2025年02月25日
【JCJ12月集会】栗原氏講演 戦争は80年続行中だ 藤森氏 権力との対峙崩さず 中村氏 「報道愛国」か=古川英一
「メディアは8月に集中して戦争体験などを取り上げるが、戦闘は終わっても戦争の被害は続いている。広義の戦争は未完だ」毎日新聞記者の栗原俊雄さんが強い口調で訴えた。
JCJの12月集会は、太平洋戦争が始まった12月にちなみ「なぜ戦争を止められなかったか」をテーマに暮れの22日に東京で開かれた。講演に立った栗原さんは20年近く戦争や戦後補償の問題などの取材を続けている。
講演では、明治憲法体制には、首相が軍部を抑えることができずシビリアンコントロールが効かなかったシステムエラーがあったこと。軍部は願望の上に空想を載せた終戦構想しか持っていなかったこと。さらに総力戦になったらどのくらいの被害を受けるのか誰も想像できなかったことをあげ「もしメディアが政府・軍部の嘘やインチキを暴いていたら国民の世論も違っていたのではないか」と指摘した。だからこそ戦争を防ぐためには「メディアは戦争被害の実態を具体的な例で伝えていき、市民は政府に対して戦争が起きた場合にどのような被害があるのかを算定させて明らかにさせることが必要だ」と述べた。
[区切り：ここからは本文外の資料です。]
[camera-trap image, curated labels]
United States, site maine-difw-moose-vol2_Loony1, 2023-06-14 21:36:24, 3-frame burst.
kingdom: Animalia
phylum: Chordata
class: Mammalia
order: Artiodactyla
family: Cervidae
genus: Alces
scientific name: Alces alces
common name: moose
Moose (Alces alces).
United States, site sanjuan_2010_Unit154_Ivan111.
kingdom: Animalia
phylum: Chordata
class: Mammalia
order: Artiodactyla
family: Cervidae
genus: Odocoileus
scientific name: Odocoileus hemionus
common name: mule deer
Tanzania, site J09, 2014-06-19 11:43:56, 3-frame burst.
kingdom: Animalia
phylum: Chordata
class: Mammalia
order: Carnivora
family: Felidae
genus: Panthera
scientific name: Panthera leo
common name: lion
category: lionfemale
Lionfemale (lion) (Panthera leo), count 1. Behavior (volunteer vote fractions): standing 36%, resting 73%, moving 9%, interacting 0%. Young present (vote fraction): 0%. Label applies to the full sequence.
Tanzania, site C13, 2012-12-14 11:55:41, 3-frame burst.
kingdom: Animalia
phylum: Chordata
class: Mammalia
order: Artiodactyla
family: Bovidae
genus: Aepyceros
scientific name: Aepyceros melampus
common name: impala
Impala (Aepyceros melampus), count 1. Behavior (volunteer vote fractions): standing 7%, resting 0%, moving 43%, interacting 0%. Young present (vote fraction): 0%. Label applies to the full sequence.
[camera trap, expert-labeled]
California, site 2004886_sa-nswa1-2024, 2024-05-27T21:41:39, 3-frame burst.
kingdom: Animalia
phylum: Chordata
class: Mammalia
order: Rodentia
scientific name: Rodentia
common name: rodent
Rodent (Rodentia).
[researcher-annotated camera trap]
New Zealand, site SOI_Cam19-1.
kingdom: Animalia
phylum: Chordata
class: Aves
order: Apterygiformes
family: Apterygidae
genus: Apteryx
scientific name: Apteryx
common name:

続いて共にJCJの代表委員で、元朝日新聞論説委員の藤森研さんと、フォトジャーナリストの中村悟郎さんが加わりシンポジウムが行われた。
問題提起のなかで、藤森さんは新聞が戦争を止めることができなかった分岐点は満州事変にあり、その時「普選と軍縮」を唱えた朝日などが軍事行動の追認へと社論を転換したこと、絶対天皇制や、右翼・軍の圧迫、国民から孤立する恐怖などが臨界達したことが要因。では戦後の今はどうか「記事で『わが国』と書くように「権力への姿勢は変わったのだろうか」とメディアへの疑問を呈した。
一方、中村さんは戦後中国からの引き揚げの際に軍は真っ先に逃走して国民を守らなかったと、引き揚げ体験を語った。また自身も取材したベトナム戦争は、メディアがアメリカの世論を動かしたが、多くのジャーナリストが命を落とし、その半数近くの17人が日本人だったことを挙げた。一方で大手メディアの幹部が政府の委員になるなど戦前の「報道愛国」の現代版が進んでいると危機感を示した。
今も世界ではウクライナやガザで戦闘が続き、日本政府は中国への脅威を煽り軍拡へとひた走る。こうした状況に、栗原さんは「8月だけでなく、『常夏記者』として取材を続けていきたい」と決意を述べた。
藤森さんは「記者同士、メディア同士、そして国際間で共同、連帯していければ」と語った。そして中村さんは「自衛隊は基地内にシェルターを作っている。でも住民にシェルターはない。ではどこに逃げればいいのだろう」と疑問を投げかけた。
最後にJCJは集会アピールで「過去から学び、二度と戦争への道に踏み込んではならない、そのために、私たちが、日常の中でできることは何なのか」と問いかけた。